Warum Anna Thalbach so gerne Hörbücher einspielt

| Lesedauer: 6 Minuten
Stefan Kirschner

Foto: David Heerde

Die Schauspielerin Anna Thalbach ist auch eine begehrte Vorleserin und liebt diese „Arbeit“. Im September tritt sie im Berliner Admiralspalast auf.

Eigentlich ist Anna Thalbach ja die Frau für die Witze. Das hatte ihre Mutter Katharina anlässlich der Premiere von „Roter Hahn im Biberpelz“ verraten. An der Komödie am Kurfürstendamm stand so ziemlich der ganze Thalbach-Besson-Clan auf der Bühne. Ein halbes Jahr später beim Treffen bei einer PR-Agentur in der Oberbaum City ist Anna Thalbach die Frau für die Lyrik. Sie sieht darin keinen Gegensatz.

„Das eine schließt das andere nicht aus. Es gibt viele witzige Gedichte.“ Sie zählt ein paar Autoren auf, Ringelnatz, Loriot, Heinz Erhardt, Wilhelm Busch und ergänzt: „Literatur hatte in unserer Familie einen ganz hohen Stellenwert.“ Und ihr persönliches Lieblingsgedicht? „Schwer zu sagen, ich mag die Werke meines Vaters sehr gern. Gedichte von Thomas Brasch sind sehr speziell und mit nichts anderem zu vergleichen.“

Die Liebe steht im Mittelpunkt

Allerdings haben die es nicht in die Auswahl geschafft, die das Komponisten- und Produzentenduo Richard Schönherz und Angelica Fleer für „Amo“ getroffen hat. Die beiden versuchen damit, an ihr erfolgreiches Rilke-Projekt anzuknüpfen. Am 26. September wird die Produktion im Admiralspalast im Rahmen eines CD-Release-Konzerts vorgestellt. Anna Thalbach teilt gewissermaßen das Schicksal ihres Vaters, auch sie ist auf der CD nicht vertreten. Zu hören sind andere Prominente wie Martina Gedeck, Ulrich Tukur, Xavier Naidoo oder der jüngst verstorbene Schauspieler Gert Voss, der ein Handke-Gedicht spricht. Es gibt auch Lyrik von Leonard Cohen, Gioconda Belli, Hilde Domin und Goethe.

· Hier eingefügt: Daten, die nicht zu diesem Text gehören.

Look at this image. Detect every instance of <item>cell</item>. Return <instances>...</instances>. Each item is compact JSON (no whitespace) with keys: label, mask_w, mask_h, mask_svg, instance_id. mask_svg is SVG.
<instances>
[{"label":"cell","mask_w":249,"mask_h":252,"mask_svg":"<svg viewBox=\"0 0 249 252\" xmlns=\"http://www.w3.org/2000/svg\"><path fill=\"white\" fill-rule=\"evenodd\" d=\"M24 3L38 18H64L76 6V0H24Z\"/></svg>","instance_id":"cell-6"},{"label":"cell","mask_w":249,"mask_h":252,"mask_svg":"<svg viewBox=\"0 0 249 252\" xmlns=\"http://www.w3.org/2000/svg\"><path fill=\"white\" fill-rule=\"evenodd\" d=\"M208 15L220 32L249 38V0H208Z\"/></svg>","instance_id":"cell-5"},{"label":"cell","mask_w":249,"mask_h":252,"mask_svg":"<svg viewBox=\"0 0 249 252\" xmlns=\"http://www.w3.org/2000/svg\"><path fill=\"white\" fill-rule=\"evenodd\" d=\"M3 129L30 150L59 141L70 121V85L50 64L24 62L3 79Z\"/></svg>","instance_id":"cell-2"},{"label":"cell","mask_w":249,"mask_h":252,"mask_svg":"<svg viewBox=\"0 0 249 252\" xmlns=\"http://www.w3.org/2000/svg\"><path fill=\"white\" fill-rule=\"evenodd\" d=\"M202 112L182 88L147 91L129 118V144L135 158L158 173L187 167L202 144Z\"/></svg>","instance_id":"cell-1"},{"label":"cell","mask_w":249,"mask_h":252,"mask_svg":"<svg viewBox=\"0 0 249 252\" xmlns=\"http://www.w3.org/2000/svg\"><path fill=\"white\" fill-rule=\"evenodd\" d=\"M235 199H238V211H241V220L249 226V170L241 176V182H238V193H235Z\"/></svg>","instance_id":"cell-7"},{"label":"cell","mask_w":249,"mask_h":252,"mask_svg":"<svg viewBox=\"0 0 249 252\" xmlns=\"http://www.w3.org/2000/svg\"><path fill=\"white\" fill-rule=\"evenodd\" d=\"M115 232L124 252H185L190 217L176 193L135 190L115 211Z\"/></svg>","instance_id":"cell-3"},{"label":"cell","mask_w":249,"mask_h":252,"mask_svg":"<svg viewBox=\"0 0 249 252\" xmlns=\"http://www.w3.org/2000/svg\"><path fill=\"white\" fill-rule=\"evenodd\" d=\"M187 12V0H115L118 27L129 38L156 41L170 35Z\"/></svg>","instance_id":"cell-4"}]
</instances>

Warum war sie denn bei den Aufnahmen nicht dabei? „Ich hätte es gemacht, wurde aber nicht gefragt“, erzählt Anna Thalbach. „Aber ich wurde gefragt, ob ich es live machen möchte, das mach ich noch viel lieber“, und sie sagt, dass sie schließlich auch romantisch sei und deshalb zum „Amo“-Projekt passe. Der Titel irritiert ein wenig. Den Presseunterlagen kann man entnehmen, dass „Amo“ auf Esperanto „Liebe“ bedeutet – und um „Liebe mit all ihren Facetten“ soll es gehen.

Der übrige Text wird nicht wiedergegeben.